■ Fragment źródła:
^^^^^^^^

Słuchawki radiowe Tefag

Słuchawki radiowe Tefag były produkowane w latach 20. i 30 XX wieku przez niemiecki koncern Telephon-Fabrik Berliner AG (akronim Tefag). Firma prowadziła działalność produkcyjną w latach 1923-1944; zajmowała się przede wszystkim produkcją kabli, telefonów i sprzętu telekomunikacyjnego. W przedsiębiorstwie produkowano też głośniki i inne urządzenia nagłaśniające, wykorzystywane w radiofonii.
Słuchawki radiowe są, co do zasady działania, słuchawką telefoniczną. Służą do indywidualnego odbioru dźwięku. Były stosowane w pierwszych aparatach radiowych (najczęściej w detektorach kryształkowych). Nazywano je wówczas „kaskiem” bądź „telefonem”. Ich działanie polega na przetwarzaniu energii elektrycznej na energię akustyczną, czyli słyszalną falę dźwiękową. Dzieje się to po doprowadzeniu sygnału elektrycznego do mechanizmu napędowego membrany, który najczęściej ma właściwości magnetyczne i pod wpływem napięcia wytwarza pole magnetyczne. Pole magnetyczne wprawia membranę w drgania, a jej ruch z określoną częstotliwością przekazuje ciśnienie akustyczne bezpośrednio do ucha, stąd konieczność uzyskania szczelności między słuchawką a uchem, na co pozwalają nauszniki. Wczesne modele słuchawek, produkowane w okresie międzywojennym, mają formę sztywnych bakelitowych muszli połączonych drucianym kabłąkiem. Zaletą słuchawek jest ich prosta budowa. U zarania radiofonii posługiwano się nimi z konieczności, bo nie istniały jeszcze dedykowane odbiornikom głośniki.

^^^^^^^^

■ Treść zadania 1: Wymień wszystkie wyroby, poza samymi słuchawkami, które według tekstu o słuchawkach Tefag produkowano w przedsiębiorstwie Telephon-Fabrik Berliner AG.
■ Treść zadania 2: Przytocz z tekstu o słuchawkach Tefag wszystko od słów „Słuchawki radiowe Tefag były” aż do słów „wykorzystywane w radiofonii.”.
■ Treść zadania 3: Kontynuuj tekst o słuchawkach radiowych Tefag od miejsca, w którym się kończy.

■ Dostarczone dane:

^^^^^^^^

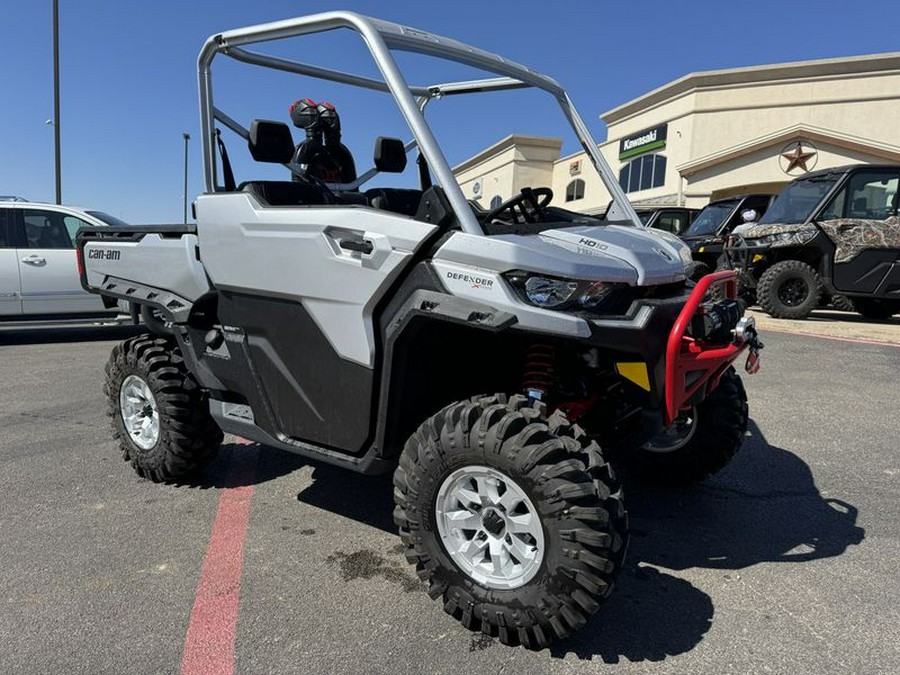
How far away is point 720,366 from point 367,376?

^^^^^^^^

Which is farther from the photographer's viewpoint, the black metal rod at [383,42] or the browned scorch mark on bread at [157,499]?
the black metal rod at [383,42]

^^^^^^^^

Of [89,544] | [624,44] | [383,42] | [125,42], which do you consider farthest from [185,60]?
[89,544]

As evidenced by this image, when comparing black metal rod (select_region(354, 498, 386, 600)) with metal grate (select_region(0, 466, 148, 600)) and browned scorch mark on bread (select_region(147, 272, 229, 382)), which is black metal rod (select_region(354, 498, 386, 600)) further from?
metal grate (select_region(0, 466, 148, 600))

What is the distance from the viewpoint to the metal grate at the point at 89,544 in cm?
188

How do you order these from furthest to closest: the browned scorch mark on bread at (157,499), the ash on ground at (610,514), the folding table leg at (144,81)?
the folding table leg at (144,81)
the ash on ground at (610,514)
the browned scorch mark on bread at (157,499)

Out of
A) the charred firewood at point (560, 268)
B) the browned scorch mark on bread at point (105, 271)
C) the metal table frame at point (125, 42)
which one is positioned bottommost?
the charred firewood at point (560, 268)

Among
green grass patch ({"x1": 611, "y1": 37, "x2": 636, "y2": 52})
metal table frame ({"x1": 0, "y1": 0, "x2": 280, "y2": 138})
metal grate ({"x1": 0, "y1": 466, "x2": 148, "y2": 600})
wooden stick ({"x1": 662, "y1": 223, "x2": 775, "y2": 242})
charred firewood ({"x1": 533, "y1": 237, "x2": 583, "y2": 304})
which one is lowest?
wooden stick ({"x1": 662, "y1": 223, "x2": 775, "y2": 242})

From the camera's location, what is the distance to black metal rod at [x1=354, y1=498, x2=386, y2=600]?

^^^^^^^^

■ Prawidłowa odpowiedź 1:
kable
telefony
sprzęt telekomunikacyjny
głośniki
inne urządzenia nagłaśniające

■ Prawidłowa odpowiedź 2:
Słuchawki radiowe Tefag były produkowane w latach 20. i 30 XX wieku przez niemiecki koncern Telephon-Fabrik Berliner AG (akronim Tefag). Firma prowadziła działalność produkcyjną w latach 1923-1944; zajmowała się przede wszystkim produkcją kabli, telefonów i sprzętu telekomunikacyjnego. W przedsiębiorstwie produkowano też głośniki i inne urządzenia nagłaśniające, wykorzystywane w radiofonii.

■ Prawidłowa odpowiedź 3:
Działanie słuchawek objaśnia instrukcja, zamieszczona na łamach wydanego w Krakowie Poradnika dla radioamatorów: „Wzmocnione i sprostowane drgania anteny doprowadza się do słuchawki lub głośnika. Oba te instrumenty zbudowane są na zasadzie elektromagnetycznej i zmieniają drgania elektryczne na akustyczne. Słuchawki radjowe są znacznie czulsze niż zwyczajne słuchawki telefoniczne i reagują już na znacznie słabsze impulsy. Dla wygody wykonane są jako nagłowne, to znaczy dwie słuchawki połączone kaskiem leżą wygodnie na głowie. Słuchawka powinna mieć silny magnes, aby po pewnym czasie magnesy się nierozmagnetyzowały (…) powinna reagować na minimalne prądy (…), powinna leżeć wygodnie na głowie, nie gniotąc jej zbytnio, a sznur winien być dostatecznie długi i miękki. (…) Tak zwane słuchawki systemu Nespera, są to słuchawki z precyzyjnym dostrojeniem, przy którym śruba reguluje oddalenie między magnesem a membraną. Słuchawki bez tej regulacji są już fabrycznie nastawione na optimum”.

Opracowanie: Filip Wróblewski

Odbiornik detektorowy D12

Odbiornik detektorowy D12 to, produkowane przez Zakłady Radiowe Natawis z siedzibą w Warszawie, jednozakresowe urządzenie przeznaczone do indywidualnego odbioru transmisji radiowych na falach średnich. Posługiwanie się odbiornikiem nie wymagało zewnętrznego źródła energii elektrycznej, do słuchania radia konieczne było jednak użycie jednej z dwóch par słuchawek.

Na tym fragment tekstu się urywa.